To stave off further decline, Peter Thiel hopes for a return of a more confident America, “a country in which we have ticker tape parades for single individuals.” E pluribus unum. If we invite them to, great persons can step forward from we the people, to lead, to teach, to give us wonders again. 

The institutions are failing. We need supremely able individuals. This is the bind national conservatism finds itself in, in the year 2021. It is not a presidential election year, or even a midterm year. It is a time for building and waiting. That means it is a time for institutions, for ideas, for policies and for plans. But in the end, all this must rest on persons, for it is individuals who can exercise power with prudence and take responsibility for the power they exercise. 

It is hard to build a team without a team captain, and for now, those sympathetic to national conservatism will have to wait for a worthy captain to present himself. In the meantime, they must do their best to become worthy to advise and assist him, and to help those leaders that are already at bat. To counter the homogenizing, networked power of an entrenched establishment, though, requires personalities who can operate levers, not just further machination. The danger is that in constructing some edifice of institutions new and old, white papers and policy briefs both innovative and time-tested, the Brahmins of national conservatism will leave too small a man-shaped hole for the parade-worthy individuals Thiel spoke about. Then when magnanimity steps forward to the call of the hour anyway, and bends their carefully laid plans to make a way large enough to enter the arena, these theorists of renewal will find themselves filled more with distaste and displeasure than energy and hope. 

If the first NatCon in the Beltway of 2019 had a more confident spirit than post-Covid Orlando, that was in large part because Donald Trump stood—strikingly light on his feet, chest protruding, arms extended wide—ready to have the robes and armor of national conservatism laid upon his shoulders and girded at his waist, fitted to him as he strode forth into a second term. Now, cast out of the White House, conservatives must look where they should have been looking already, to the states and local politics for victories and change to the status quo. 
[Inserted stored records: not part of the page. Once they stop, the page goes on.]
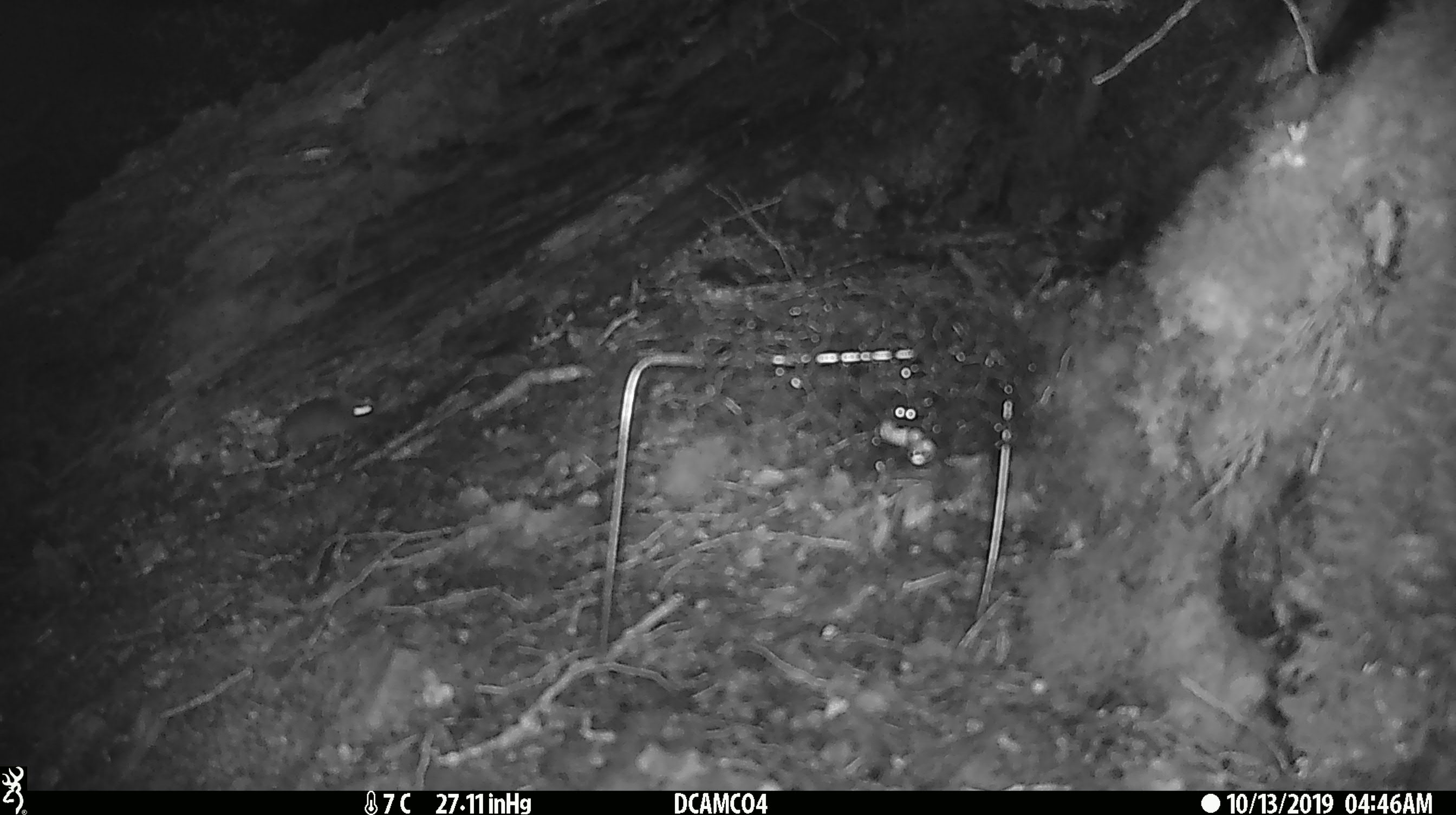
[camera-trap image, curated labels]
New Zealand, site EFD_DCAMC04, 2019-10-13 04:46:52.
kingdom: Animalia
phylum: Chordata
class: Mammalia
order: Rodentia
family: Muridae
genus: Mus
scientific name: Mus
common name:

Fortunately, there are individuals who have already answered the call, men like Chris Rufo, who has taken on the burden of providing focus and language for the revolution against critical race theory in schools and workplaces. Rufo is playing hardball, for keeps, at every level of society, and has won in corporate boardrooms as well as the Virginia governor’s mansion and public school parents meetings. He and persons like him are the future of national conservatism. It is on the institutions and wonks to ask how they can help.